§ **The task**: Copy everything from the start of the records down to and including the line that contains "Answer: forest (x1=0 y1=131 x2=247 y2=278)", reproducing each line without any change.

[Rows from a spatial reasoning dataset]
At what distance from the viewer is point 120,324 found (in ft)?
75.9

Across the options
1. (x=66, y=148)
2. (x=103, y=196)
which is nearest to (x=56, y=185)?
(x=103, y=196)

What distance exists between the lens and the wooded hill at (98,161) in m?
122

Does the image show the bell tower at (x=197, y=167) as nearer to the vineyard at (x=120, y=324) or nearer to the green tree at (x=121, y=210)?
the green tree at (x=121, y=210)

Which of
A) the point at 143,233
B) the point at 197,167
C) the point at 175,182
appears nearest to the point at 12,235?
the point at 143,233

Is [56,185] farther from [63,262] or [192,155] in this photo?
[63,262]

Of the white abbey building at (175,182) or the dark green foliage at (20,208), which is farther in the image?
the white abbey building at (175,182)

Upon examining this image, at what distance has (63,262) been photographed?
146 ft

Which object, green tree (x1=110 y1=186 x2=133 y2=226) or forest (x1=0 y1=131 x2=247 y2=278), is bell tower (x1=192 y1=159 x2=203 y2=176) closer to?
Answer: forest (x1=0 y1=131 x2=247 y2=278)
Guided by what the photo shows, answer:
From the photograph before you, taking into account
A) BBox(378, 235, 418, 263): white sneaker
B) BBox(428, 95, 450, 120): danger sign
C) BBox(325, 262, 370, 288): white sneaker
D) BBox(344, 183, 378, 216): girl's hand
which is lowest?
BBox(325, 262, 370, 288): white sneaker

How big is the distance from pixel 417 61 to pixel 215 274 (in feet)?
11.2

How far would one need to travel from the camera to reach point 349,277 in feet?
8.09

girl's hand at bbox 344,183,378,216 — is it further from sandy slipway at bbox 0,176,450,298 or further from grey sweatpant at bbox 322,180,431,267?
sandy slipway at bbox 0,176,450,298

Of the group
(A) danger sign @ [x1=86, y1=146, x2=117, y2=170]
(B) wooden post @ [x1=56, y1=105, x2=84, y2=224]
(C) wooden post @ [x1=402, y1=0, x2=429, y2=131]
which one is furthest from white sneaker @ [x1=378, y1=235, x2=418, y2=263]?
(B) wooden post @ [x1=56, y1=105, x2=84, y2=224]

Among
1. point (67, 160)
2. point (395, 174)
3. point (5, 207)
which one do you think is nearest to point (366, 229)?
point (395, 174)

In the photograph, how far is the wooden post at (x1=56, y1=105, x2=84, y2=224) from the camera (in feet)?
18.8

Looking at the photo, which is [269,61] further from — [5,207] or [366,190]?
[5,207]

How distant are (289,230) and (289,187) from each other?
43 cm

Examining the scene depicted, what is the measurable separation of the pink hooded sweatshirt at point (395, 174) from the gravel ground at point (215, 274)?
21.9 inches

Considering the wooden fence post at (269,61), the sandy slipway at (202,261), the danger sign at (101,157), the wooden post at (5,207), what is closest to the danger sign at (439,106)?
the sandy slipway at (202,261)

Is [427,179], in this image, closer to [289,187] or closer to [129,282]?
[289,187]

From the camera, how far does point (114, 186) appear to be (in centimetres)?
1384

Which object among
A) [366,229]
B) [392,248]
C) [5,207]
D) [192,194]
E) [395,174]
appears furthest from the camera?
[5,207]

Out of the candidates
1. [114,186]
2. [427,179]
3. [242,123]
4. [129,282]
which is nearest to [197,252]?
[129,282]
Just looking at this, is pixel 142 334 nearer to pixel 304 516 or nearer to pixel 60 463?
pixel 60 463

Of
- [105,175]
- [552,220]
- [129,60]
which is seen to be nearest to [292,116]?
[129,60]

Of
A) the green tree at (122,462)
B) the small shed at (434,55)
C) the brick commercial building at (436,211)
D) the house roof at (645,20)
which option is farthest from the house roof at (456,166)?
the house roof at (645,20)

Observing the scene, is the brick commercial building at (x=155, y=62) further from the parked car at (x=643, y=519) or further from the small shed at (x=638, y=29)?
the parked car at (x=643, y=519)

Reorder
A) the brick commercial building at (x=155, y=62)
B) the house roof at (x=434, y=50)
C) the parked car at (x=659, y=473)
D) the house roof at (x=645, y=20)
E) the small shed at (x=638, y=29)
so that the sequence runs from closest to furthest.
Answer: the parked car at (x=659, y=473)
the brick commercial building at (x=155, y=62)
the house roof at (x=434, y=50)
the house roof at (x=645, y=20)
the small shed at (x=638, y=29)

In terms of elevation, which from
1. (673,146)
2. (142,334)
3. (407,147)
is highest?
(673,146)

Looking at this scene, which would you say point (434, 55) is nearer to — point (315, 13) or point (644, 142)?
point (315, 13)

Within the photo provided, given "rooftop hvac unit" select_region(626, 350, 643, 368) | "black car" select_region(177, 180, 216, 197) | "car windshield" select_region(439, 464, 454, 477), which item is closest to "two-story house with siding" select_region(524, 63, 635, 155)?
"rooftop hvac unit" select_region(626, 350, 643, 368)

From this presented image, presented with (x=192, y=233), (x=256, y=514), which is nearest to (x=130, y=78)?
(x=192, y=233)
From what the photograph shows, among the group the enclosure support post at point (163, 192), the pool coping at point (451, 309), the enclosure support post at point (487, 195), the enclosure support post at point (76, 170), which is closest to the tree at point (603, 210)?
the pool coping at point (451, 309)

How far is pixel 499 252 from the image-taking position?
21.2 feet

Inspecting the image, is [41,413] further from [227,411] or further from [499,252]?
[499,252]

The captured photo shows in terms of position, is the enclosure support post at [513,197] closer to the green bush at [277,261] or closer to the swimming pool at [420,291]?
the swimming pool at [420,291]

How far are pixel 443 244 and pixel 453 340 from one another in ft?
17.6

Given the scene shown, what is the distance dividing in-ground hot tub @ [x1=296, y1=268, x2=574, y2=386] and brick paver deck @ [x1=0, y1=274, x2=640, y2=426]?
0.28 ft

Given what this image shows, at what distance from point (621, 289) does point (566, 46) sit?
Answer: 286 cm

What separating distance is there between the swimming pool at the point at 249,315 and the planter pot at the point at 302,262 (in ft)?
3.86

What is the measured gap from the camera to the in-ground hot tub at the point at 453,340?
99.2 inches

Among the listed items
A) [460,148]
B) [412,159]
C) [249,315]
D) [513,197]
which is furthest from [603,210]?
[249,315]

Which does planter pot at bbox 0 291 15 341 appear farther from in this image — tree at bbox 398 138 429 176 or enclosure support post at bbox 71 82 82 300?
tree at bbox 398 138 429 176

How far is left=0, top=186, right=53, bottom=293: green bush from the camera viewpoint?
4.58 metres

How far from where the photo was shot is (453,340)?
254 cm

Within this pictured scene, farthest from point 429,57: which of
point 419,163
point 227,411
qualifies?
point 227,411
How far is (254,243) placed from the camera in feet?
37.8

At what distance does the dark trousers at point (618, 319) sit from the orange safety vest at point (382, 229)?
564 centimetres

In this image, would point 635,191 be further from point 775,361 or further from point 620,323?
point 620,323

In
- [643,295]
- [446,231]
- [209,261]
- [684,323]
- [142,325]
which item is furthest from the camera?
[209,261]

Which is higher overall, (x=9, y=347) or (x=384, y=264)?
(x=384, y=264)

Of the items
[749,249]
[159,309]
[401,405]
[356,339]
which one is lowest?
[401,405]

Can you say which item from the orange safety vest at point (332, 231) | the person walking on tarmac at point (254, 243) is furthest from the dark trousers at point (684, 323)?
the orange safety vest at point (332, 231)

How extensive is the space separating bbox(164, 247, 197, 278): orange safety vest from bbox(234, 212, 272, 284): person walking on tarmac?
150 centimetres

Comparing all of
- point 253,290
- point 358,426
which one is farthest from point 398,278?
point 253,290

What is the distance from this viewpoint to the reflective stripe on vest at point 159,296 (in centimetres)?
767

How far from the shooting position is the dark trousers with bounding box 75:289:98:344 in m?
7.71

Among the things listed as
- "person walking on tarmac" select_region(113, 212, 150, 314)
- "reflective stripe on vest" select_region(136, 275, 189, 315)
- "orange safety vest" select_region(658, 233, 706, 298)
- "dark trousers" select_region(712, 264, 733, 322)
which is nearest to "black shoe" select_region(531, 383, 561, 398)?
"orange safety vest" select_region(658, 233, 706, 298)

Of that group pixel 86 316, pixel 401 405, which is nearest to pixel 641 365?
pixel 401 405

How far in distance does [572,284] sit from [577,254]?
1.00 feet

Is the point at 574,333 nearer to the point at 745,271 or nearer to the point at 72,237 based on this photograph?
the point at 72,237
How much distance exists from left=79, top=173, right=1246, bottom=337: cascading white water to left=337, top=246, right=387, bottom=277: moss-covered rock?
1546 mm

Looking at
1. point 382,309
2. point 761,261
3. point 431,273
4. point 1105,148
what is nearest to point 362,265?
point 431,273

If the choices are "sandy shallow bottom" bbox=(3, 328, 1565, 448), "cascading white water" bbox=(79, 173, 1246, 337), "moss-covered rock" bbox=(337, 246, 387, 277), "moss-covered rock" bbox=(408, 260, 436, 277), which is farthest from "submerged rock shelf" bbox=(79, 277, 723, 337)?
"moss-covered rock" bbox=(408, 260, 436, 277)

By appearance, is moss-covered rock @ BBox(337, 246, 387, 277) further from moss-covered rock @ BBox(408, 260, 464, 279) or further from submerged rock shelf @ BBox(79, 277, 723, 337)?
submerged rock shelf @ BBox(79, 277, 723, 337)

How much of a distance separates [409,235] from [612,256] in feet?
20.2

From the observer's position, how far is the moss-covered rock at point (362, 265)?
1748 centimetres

§ **Solution**:
At what distance from the viewer is point 120,324 found (in ft)?
75.9

Across the options
1. (x=66, y=148)
2. (x=103, y=196)
which is nearest to (x=56, y=185)?
(x=103, y=196)

What distance exists between the lens and the wooded hill at (98,161) in m?
122

Does the image show the bell tower at (x=197, y=167) as nearer to the vineyard at (x=120, y=324) or nearer to the green tree at (x=121, y=210)?
the green tree at (x=121, y=210)

Which of
A) the point at 143,233
B) the point at 197,167
C) the point at 175,182
appears nearest to the point at 12,235?
the point at 143,233

Is [56,185] farther from [63,262] or [192,155] in this photo?
[63,262]

Of the white abbey building at (175,182) or the dark green foliage at (20,208), which is farther in the image?
the white abbey building at (175,182)

Upon examining this image, at what distance has (63,262) been photographed?
146 ft

Which object, green tree (x1=110 y1=186 x2=133 y2=226) or forest (x1=0 y1=131 x2=247 y2=278), is bell tower (x1=192 y1=159 x2=203 y2=176) closer to?
Answer: forest (x1=0 y1=131 x2=247 y2=278)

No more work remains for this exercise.